# Consignes:
1. D'après le texte sur Carlos Kleiber, quelles symphonies de Beethoven dirigeait-il ?
2. Écrivez la suite du texte sur Carlos Kleiber, en partant de sa dernière phrase.
===== Texte =====
Lorsque survient le décès de Karajan en 1989, tout le monde pense que Kleiber lui succédera. Les deux géants s’appréciaient et rien ne semblait pouvoir contrarier cette succession. Sauf le caractère farouchement indépendant de Carlos, fidèle à son parcours solitaire et réfractaire aux institutions. Il ne veut pas s’engager dans un poste fixe, aussi prestigieux soit-il.

L’Ouverture de La Chauve-Souris de Johann Strauss (Concert du Nouvel An 1989)

 

L’ombre de son père plane toute sa vie sur sa carrière. Le Chevalier à la rose est l’opéra qu’il a le plus dirigé, plus de cent fois, mais il ne l’a pas enregistré en studio, de même pour Wozzeck. Car son père l’avait fait avant lui. En revanche, il reprend ses indications pour les symphonies de Beethoven, du moins pour celles qu’il joue (4, 5, 6 et 7), car il n’a jamais dirigé les autres.
===== Données fournies =====
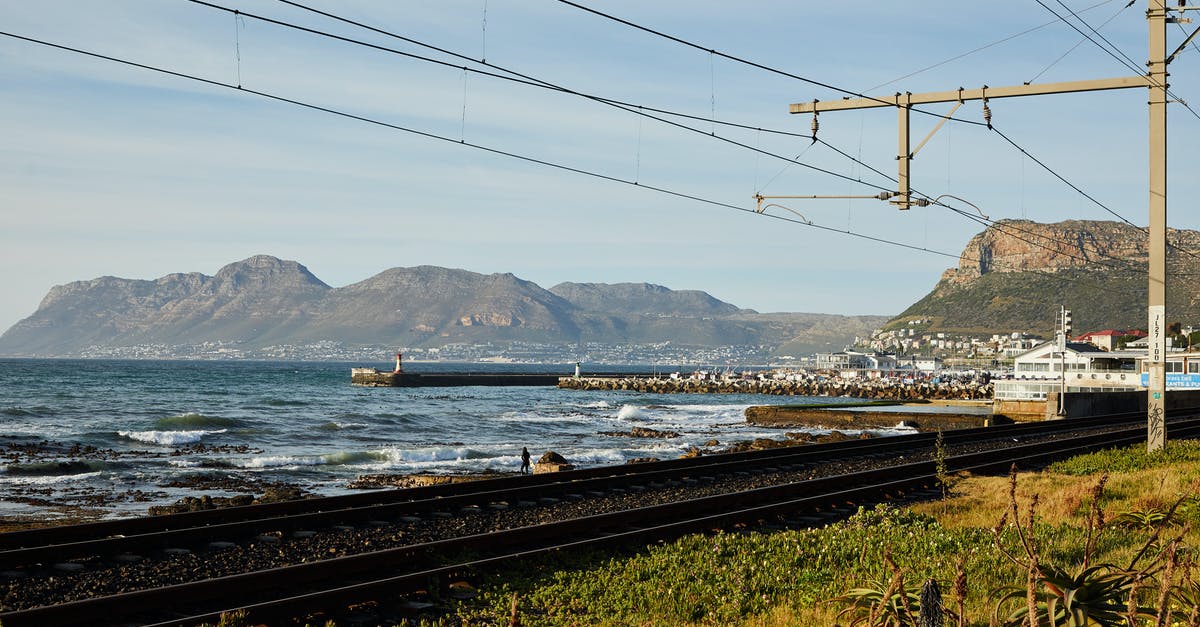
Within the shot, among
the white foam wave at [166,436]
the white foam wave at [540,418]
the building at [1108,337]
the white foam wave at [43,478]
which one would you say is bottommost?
the white foam wave at [540,418]

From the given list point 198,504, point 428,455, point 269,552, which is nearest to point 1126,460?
point 269,552

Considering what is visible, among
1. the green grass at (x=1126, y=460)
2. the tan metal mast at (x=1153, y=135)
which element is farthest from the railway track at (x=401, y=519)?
the tan metal mast at (x=1153, y=135)

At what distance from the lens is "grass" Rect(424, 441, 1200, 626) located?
9781mm

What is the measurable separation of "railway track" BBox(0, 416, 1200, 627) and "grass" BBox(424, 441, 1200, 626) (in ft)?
3.05

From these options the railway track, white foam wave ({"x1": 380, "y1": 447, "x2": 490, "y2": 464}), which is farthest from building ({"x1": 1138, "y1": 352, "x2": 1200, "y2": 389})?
white foam wave ({"x1": 380, "y1": 447, "x2": 490, "y2": 464})

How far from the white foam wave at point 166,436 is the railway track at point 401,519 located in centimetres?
2926

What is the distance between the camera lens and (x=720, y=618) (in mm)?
9586

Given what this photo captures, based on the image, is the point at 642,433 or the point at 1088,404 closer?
the point at 1088,404

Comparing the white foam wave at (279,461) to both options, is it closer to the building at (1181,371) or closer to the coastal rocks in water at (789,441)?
the coastal rocks in water at (789,441)

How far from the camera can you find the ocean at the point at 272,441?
94.0ft

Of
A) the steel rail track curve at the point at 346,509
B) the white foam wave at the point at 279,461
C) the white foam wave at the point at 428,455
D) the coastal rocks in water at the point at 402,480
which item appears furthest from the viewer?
the white foam wave at the point at 428,455

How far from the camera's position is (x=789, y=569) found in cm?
1155

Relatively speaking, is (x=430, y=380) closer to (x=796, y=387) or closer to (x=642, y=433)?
(x=796, y=387)

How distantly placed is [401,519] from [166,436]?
117 ft
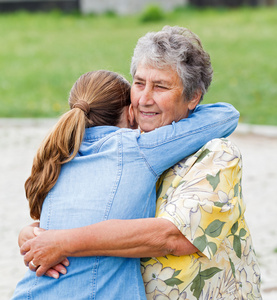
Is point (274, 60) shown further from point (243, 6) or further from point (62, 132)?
point (62, 132)

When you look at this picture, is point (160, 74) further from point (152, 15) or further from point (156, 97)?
point (152, 15)

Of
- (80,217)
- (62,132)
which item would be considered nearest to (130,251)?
(80,217)

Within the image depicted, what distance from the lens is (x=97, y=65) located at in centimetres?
1516

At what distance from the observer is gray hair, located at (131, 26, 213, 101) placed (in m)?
2.37

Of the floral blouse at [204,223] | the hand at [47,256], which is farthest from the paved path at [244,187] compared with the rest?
the hand at [47,256]

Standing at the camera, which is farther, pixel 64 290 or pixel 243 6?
pixel 243 6

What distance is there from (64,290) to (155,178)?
0.51m

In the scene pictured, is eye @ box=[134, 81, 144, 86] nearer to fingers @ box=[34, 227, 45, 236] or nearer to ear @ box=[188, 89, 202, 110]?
ear @ box=[188, 89, 202, 110]

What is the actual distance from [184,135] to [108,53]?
1456cm

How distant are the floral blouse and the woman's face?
0.26 meters

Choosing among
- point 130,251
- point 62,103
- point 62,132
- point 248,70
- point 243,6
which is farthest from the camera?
point 243,6

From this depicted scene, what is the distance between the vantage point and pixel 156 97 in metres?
2.44

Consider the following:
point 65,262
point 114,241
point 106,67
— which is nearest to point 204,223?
point 114,241

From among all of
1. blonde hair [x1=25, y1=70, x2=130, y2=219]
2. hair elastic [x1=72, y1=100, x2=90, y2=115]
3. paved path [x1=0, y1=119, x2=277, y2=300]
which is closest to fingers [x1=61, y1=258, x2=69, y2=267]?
blonde hair [x1=25, y1=70, x2=130, y2=219]
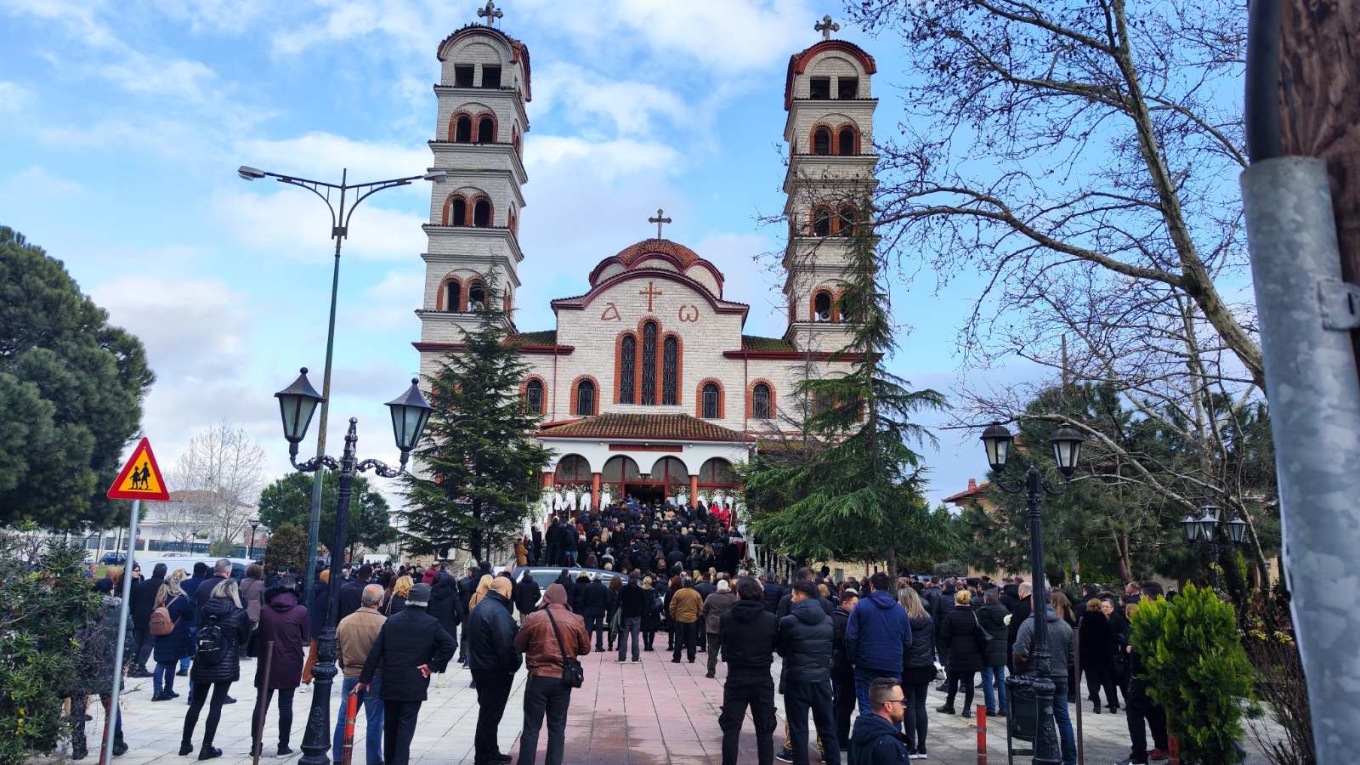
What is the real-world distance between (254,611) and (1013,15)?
41.7ft

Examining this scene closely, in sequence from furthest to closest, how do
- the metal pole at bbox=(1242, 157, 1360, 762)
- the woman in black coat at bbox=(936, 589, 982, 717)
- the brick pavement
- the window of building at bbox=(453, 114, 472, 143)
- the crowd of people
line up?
1. the window of building at bbox=(453, 114, 472, 143)
2. the woman in black coat at bbox=(936, 589, 982, 717)
3. the brick pavement
4. the crowd of people
5. the metal pole at bbox=(1242, 157, 1360, 762)

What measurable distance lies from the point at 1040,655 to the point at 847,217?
17.3 ft

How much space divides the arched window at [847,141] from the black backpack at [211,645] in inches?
1617

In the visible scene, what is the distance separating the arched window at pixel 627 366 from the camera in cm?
4484

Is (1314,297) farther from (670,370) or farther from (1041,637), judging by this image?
(670,370)

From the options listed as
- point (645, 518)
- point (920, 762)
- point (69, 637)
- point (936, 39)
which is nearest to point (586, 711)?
point (920, 762)

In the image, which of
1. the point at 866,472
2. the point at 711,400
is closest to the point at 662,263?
the point at 711,400

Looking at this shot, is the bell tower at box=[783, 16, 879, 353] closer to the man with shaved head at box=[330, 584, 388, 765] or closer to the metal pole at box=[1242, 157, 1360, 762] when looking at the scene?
the man with shaved head at box=[330, 584, 388, 765]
=====
# Réponses attendues:
1. La 4, la 5, la 6 et la 7.

2.
 

Carlos Kleiber donne son dernier concert en 1999 puis se retire définitivement.

L’élégance de la gestuelle de Carlos Kleiber n’est pas pour rien dans son charisme. Il utilise ses deux bras dans des mouvements très larges, enveloppants, et son sourire montre souvent le bonheur qu’il éprouve, comme au début de la 4ème Symphonie de Beethoven. Il y a chez lui un amour de la musique qu’il ne dissimule pas derrière une sévérité souvent affichée par les chefs d’orchestre. Et son perfectionnisme n’exclut pas l’humour. Il répond à son confrère roumain Celibidache, réputé pour son mauvais caractère et qui avait critiqué Karajan, en lui adressant un télégramme humoristique et posthume de Toscanini au nom de tous ses illustres confrères du Ciel, admirateurs et solidaires de Karajan.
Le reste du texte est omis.